At the end of the day, Letty and Kaiser were ushered into the office of a DHS assistant inspector general, who gave Letty two government identification cards. The first said that she was a congressional employee with an endorsement granting access to the Department of Homeland Security; the second was a DHS sidearm permit.

“We’re not too happy about this, frankly, the gun thing, but Senator Colles knows how to twist an arm,” the assistant IG said. “You do not have arrest powers. You’re not a law enforcement officer. The gun permit will allow you to carry a firearm for personal protection only. Do you understand that?”

She did. “Will it allow me to carry it everywhere?”

“Well, no foreign countries, but anywhere in the U.S. and territories, with the exception of certain high-security facilities where you would have to check it. And you can’t fly with it on your person; you’ll have to check it to take it on an airplane,” the assistant IG said.

Letty didn’t say so, but she was pleased. When they left the office, walking down the hall, Kaiser gave her a cell phone–sized package covered with Christmas wrap: “A gift,” he said.

Puzzled, she opened it, and found a black alligator leather ID case, sized for her new cards.

She said, “I just . . . I mean . . . John!”
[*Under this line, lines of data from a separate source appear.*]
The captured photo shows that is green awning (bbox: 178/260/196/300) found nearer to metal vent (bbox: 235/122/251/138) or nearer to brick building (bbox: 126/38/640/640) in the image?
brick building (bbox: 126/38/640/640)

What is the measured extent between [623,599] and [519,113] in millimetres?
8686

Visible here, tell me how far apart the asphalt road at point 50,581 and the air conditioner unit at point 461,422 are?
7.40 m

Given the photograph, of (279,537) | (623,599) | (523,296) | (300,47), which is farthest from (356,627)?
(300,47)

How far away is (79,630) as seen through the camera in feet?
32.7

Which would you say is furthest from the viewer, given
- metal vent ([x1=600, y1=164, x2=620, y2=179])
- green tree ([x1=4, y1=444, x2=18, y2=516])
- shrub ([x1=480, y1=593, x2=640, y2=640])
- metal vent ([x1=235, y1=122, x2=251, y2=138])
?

She tipped her head back and laughed: she could carry a gun.

Anywhere.



* * *





Oklahoma City was the home of Hughes-Wright Petroleum, run by a billionaire named Vermilion Wright, his business housed in the thirty-seven-story Hughes-Wright Petroleum Center.

During the trip out from Washington, Letty and Kaiser had been talking about the range of employment opportunities she might be interested in, if the DHS well came up dry. On the way into town from the airport, in a rented Ford Explorer, Kaiser said, “The thing you’d hate about the military is the sheer fuckin’ boredom and the paperwork. Orders. Every time you go outside . . .”

Letty was driving, Kaiser was picking his teeth with a peppermint-flavored toothpick. “Even if you got picked up by Special Ops, you’d spend ninety percent of your time either sitting around or training. While you’re doing that you’ve got some Ivy League asshole who’s never left D.C. yapping in your ear about combat ethics . . .”

He was about to go on when Letty asked, “Is that where we’re going?” She pointed up through the windshield. “The second building behind the first one? The gold-glass one?”

“They told us the second-tallest building in town and that one is, so it must be it,” Kaiser said.

And it was. They found an open space in the underground parking garage and took the elevator to the lobby level, where a security guard checked their appointment status, gave them adhesive paper name tags to stick on their shirts, and sent them to the top floor.

Letty had checked a directory behind the reception desk and noticed that while Hughes-Wright occupied the top four floors of the building and apparently had naming rights, the rest of the place was occupied by a variety of investment and real estate firms, and smaller oil-and gas-related companies. Nevertheless, the place smelled of oil—not crude, which stank, but like the odor of hot motor oil on a car’s dipstick.

That struck her as odd, since so little of the building seemed to have anything to do with oil. Maybe some kind of aerosol spray, an oil-industry version of Febreze?

As they rode up in the elevator, Kaiser said, “While I’m a much better shot than you are, or can ever hope to be, I’ll let you do the talking here.”

“I let my guns do the talking on the range, but I do think it’d be wise to let me talk here,” Letty agreed. “Do you smell oil?”

“Yeah, I do. I was thinking something was wrong with my nose. Maybe they oiled the elevator this morning?”

After the shooting contests at the Virginia range and the DHS briefings, it seemed to Letty that she and Kaiser might fall into a prickly friendship, which was about right, since they were both distinctly prickly. During the briefings, and afterward, and on the trip to OKC, Kaiser had begun playing the part of a surrogate uncle, giving her advice that she didn’t need, though he never missed a chance to check her ass.